### WHAT IS NEEDED
Copy out all the items below word for word, leaving out the pictures.

### SUPPLIED RECORDS
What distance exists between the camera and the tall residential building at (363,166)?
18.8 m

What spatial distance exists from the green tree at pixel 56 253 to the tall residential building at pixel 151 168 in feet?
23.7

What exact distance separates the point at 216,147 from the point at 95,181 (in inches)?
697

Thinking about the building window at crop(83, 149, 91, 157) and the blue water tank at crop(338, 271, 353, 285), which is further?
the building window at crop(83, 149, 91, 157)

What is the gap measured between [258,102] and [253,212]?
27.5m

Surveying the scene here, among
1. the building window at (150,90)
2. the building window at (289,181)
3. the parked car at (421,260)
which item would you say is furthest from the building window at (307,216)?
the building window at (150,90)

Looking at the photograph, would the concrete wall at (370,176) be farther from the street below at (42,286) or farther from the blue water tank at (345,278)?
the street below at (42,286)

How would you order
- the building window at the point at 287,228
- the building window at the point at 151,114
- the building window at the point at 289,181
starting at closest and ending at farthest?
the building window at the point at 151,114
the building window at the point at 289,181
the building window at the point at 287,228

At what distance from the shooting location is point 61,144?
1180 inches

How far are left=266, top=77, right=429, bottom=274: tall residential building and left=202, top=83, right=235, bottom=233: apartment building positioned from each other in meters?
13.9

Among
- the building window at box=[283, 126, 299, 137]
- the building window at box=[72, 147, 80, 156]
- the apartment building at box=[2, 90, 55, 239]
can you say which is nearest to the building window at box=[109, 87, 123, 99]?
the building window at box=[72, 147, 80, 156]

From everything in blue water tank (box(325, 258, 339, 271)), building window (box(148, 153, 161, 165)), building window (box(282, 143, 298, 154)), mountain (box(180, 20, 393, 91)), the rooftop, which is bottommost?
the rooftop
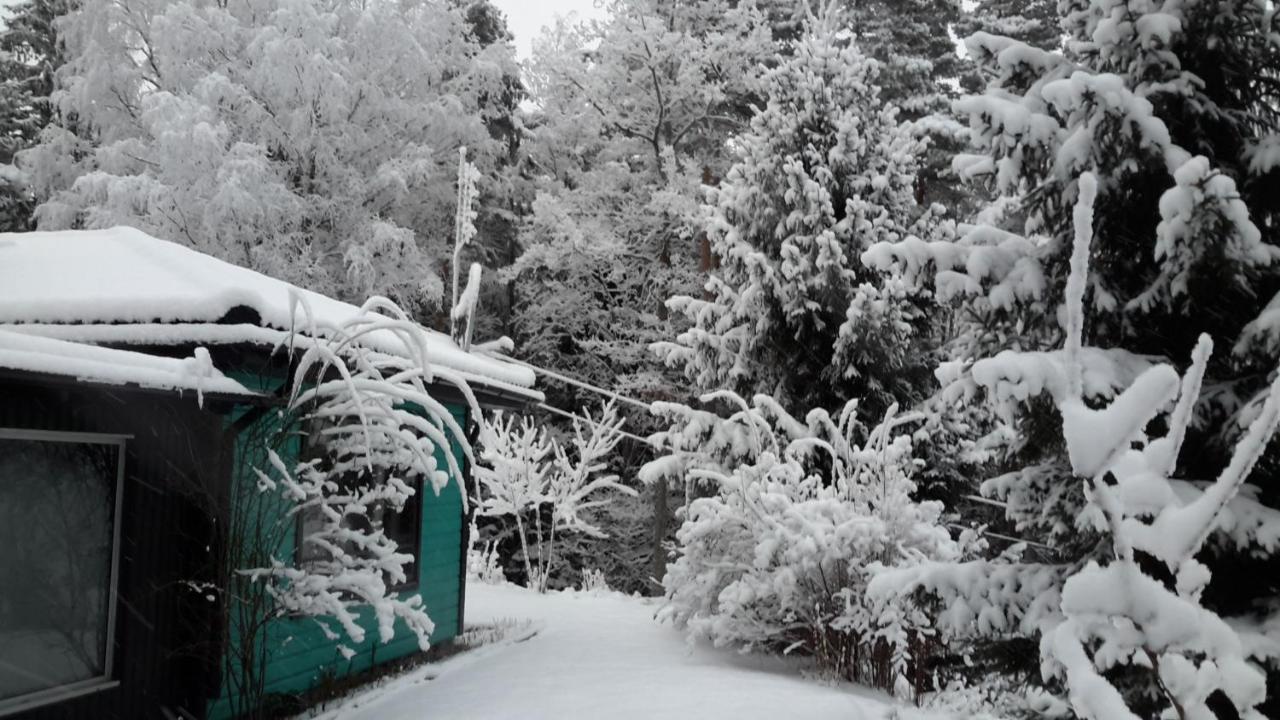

### WRITTEN RESPONSE
What distance exists between the camera and the tall residential building at (363,166)?
18.8 m

What spatial distance exists from the green tree at pixel 56 253 to the tall residential building at pixel 151 168 in feet?
23.7

What exact distance separates the point at 216,147 from the point at 95,181 (in inches)?
697

Thinking about the building window at crop(83, 149, 91, 157) and the blue water tank at crop(338, 271, 353, 285), which is further?
the building window at crop(83, 149, 91, 157)

What is the gap measured between [258,102] and [253,212]?
27.5m

Surveying the scene here, among
1. the building window at (150,90)
2. the building window at (289,181)
3. the parked car at (421,260)
which item would you say is furthest from the building window at (307,216)?
the building window at (150,90)

Looking at the photograph, would the concrete wall at (370,176) be farther from the street below at (42,286) or farther from the blue water tank at (345,278)?
the street below at (42,286)

How would you order
- the building window at the point at 287,228
- the building window at the point at 151,114
- the building window at the point at 289,181
starting at closest and ending at farthest?
the building window at the point at 151,114
the building window at the point at 289,181
the building window at the point at 287,228

At what distance from the shooting location is point 61,144?
1180 inches

How far are left=266, top=77, right=429, bottom=274: tall residential building and left=202, top=83, right=235, bottom=233: apartment building positioned from each other in meters?
13.9

Among
- the building window at box=[283, 126, 299, 137]
- the building window at box=[72, 147, 80, 156]
- the apartment building at box=[2, 90, 55, 239]
can you say which is nearest to the building window at box=[109, 87, 123, 99]?
the building window at box=[72, 147, 80, 156]

From everything in blue water tank (box(325, 258, 339, 271)), building window (box(148, 153, 161, 165)), building window (box(282, 143, 298, 154)), mountain (box(180, 20, 393, 91)), the rooftop, which is bottommost?
the rooftop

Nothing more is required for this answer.